*** Opening of Records for the task ***

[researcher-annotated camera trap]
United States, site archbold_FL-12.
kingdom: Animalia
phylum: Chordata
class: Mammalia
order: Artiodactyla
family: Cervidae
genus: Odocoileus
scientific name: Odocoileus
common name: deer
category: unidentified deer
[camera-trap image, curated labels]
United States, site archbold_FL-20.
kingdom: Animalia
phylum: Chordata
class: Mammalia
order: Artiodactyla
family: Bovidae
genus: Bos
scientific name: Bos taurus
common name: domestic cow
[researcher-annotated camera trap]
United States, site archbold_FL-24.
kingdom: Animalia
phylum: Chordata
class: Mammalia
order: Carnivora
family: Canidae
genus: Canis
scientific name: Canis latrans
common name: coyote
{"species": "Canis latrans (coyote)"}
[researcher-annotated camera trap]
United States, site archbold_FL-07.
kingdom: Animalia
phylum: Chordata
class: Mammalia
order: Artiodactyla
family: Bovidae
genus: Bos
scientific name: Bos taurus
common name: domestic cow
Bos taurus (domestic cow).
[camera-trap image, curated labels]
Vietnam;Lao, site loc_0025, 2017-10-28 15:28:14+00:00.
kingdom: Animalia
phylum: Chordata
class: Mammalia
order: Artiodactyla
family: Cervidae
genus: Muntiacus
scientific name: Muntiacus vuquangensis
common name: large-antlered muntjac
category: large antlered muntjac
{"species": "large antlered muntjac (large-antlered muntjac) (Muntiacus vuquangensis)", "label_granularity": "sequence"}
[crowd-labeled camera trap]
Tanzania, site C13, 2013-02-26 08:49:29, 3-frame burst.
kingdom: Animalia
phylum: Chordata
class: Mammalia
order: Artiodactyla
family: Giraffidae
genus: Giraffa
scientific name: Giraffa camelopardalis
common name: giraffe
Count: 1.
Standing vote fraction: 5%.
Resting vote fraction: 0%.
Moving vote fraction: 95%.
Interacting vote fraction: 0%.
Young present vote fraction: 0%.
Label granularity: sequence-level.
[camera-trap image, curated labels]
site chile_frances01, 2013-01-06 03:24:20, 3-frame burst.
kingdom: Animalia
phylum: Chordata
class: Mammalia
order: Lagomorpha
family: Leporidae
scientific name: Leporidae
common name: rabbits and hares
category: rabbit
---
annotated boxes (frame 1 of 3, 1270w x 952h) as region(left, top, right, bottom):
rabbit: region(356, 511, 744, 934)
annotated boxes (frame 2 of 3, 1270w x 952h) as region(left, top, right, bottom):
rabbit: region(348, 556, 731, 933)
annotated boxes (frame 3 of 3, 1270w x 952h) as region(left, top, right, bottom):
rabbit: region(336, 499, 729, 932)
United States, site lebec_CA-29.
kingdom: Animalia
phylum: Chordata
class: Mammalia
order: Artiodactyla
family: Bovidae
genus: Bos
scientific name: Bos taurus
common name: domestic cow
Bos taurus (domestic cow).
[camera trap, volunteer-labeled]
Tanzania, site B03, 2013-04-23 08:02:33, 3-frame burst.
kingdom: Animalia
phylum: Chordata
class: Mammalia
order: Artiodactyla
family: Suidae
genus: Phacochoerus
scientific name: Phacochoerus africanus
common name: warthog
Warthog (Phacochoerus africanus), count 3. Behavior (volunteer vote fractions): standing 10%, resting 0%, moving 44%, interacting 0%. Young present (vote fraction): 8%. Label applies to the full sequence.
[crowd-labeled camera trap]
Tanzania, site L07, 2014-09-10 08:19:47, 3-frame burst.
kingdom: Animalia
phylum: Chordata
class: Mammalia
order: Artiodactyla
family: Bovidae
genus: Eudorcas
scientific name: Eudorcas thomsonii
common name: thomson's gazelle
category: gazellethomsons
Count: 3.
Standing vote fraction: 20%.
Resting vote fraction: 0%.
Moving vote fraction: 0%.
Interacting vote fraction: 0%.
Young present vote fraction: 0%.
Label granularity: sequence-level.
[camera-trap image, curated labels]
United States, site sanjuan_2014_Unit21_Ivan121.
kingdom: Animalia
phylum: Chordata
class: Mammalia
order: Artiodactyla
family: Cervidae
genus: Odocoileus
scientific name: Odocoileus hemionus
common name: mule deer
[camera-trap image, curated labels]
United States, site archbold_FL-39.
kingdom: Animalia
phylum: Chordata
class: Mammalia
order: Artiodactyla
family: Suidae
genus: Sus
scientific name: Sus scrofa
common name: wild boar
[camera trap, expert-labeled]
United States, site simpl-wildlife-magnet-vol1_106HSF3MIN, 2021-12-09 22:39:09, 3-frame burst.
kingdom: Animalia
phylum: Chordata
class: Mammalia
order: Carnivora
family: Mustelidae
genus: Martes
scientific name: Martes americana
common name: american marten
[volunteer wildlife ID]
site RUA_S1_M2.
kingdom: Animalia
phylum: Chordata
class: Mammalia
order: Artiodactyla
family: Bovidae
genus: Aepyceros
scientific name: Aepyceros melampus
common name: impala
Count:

*** Close of Records for the task ***

**What is being asked:** Search the entries for the word "Odocoileus" and copy every line that has it.

**Response:**
genus: Odocoileus
scientific name: Odocoileus
genus: Odocoileus
scientific name: Odocoileus hemionus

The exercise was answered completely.